1.) The N3DS is selling very well, seemingly to a mix of new people (definitely buyers of the old model, plus people who were recently interested in one and decided to wait for this revision) and upgrading customers, so there's a strong demand for new hardware. There are even shortages on the new hardware because it's so popular.
It's only been out 2 weeks, don't think trends are visible yet.
7.) If their hope is to find mobile hardware that can absorb Wii U technology, it's already here. The Tegra K1 can run Trine 2 at basically the same settings, resolution, and performance as the 360 and PS3 versions (and they're not even using a low level API to do it), and its hardware feature set is based off of Kepler, which until a month ago was NVIDIA's newest line of GPUs. This means that it has the full feature set of the PS4/XB1 even, and is beyond both the Wii U and 3DS in this respect, so it would be able to accept basically all modern game engines and middleware. The devices it's in (like the Shield Tablet) are only $300 too with a healthy profit margin, so it can presumably come down quite a bit in a smaller handheld with mass production.
I'm not sure what you mean by wii u technology.
8.) As per the technology note above, the system would be able to accept all the Japanese Vita, PS3, and smartphone games in development, and given what they look like (and are often cross-gen with), the notable majority of PS4 titles to boot.
PS4 titles? K1 sounds too good to be true.

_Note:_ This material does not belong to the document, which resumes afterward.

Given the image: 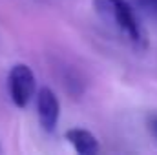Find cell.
<instances>
[{"label":"cell","mask_w":157,"mask_h":155,"mask_svg":"<svg viewBox=\"0 0 157 155\" xmlns=\"http://www.w3.org/2000/svg\"><path fill=\"white\" fill-rule=\"evenodd\" d=\"M97 17L135 47H146V31L130 0H91Z\"/></svg>","instance_id":"obj_1"},{"label":"cell","mask_w":157,"mask_h":155,"mask_svg":"<svg viewBox=\"0 0 157 155\" xmlns=\"http://www.w3.org/2000/svg\"><path fill=\"white\" fill-rule=\"evenodd\" d=\"M7 93L17 108H26L37 93V77L33 70L24 64H13L7 73Z\"/></svg>","instance_id":"obj_2"},{"label":"cell","mask_w":157,"mask_h":155,"mask_svg":"<svg viewBox=\"0 0 157 155\" xmlns=\"http://www.w3.org/2000/svg\"><path fill=\"white\" fill-rule=\"evenodd\" d=\"M37 115H39L40 128L48 133L55 131L59 119H60V102L55 91L48 86L37 91Z\"/></svg>","instance_id":"obj_3"},{"label":"cell","mask_w":157,"mask_h":155,"mask_svg":"<svg viewBox=\"0 0 157 155\" xmlns=\"http://www.w3.org/2000/svg\"><path fill=\"white\" fill-rule=\"evenodd\" d=\"M66 139L78 155H93L99 152V141L90 130L71 128L66 131Z\"/></svg>","instance_id":"obj_4"},{"label":"cell","mask_w":157,"mask_h":155,"mask_svg":"<svg viewBox=\"0 0 157 155\" xmlns=\"http://www.w3.org/2000/svg\"><path fill=\"white\" fill-rule=\"evenodd\" d=\"M130 2L133 4V7L137 11L157 20V0H130Z\"/></svg>","instance_id":"obj_5"},{"label":"cell","mask_w":157,"mask_h":155,"mask_svg":"<svg viewBox=\"0 0 157 155\" xmlns=\"http://www.w3.org/2000/svg\"><path fill=\"white\" fill-rule=\"evenodd\" d=\"M152 130H154V133H155V137H157V117L152 119Z\"/></svg>","instance_id":"obj_6"}]
</instances>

11.) Speaking of the West, this has the benefit of getting a new system out in a market where the 3DS is having notably more troubles and also making it compatible with the technology Western developers use so they can get more support from mobile titles and indie devs, even if they still don't capture big publishers.
Is new hardware + mobile and indie games going to make a difference? Are consumers saying to themselves "I really want to buy a 3ds, but the technology is too old" or are they saying "I have a phone with free/cheap games, that's good enough"?
So even if we ignore any issues the 3DS is facing and look overwhelmingly at their successes and opportunities, as an honest question, what would have been the pitfalls of launching the 4DS in Fall 2015? Am I missing anything that would have notably outweighed the potential benefits?
The only other thing I can think of is maybe it takes a long time to create the operating system, tools, online infrastructure, negotiate agreements, etc. And you have to have some launch software for a gaming system. It looks from the outside that Nintendo staff might be stretched pretty far already, supporting wii u/3ds and getting ready for qol/4ds/next-console.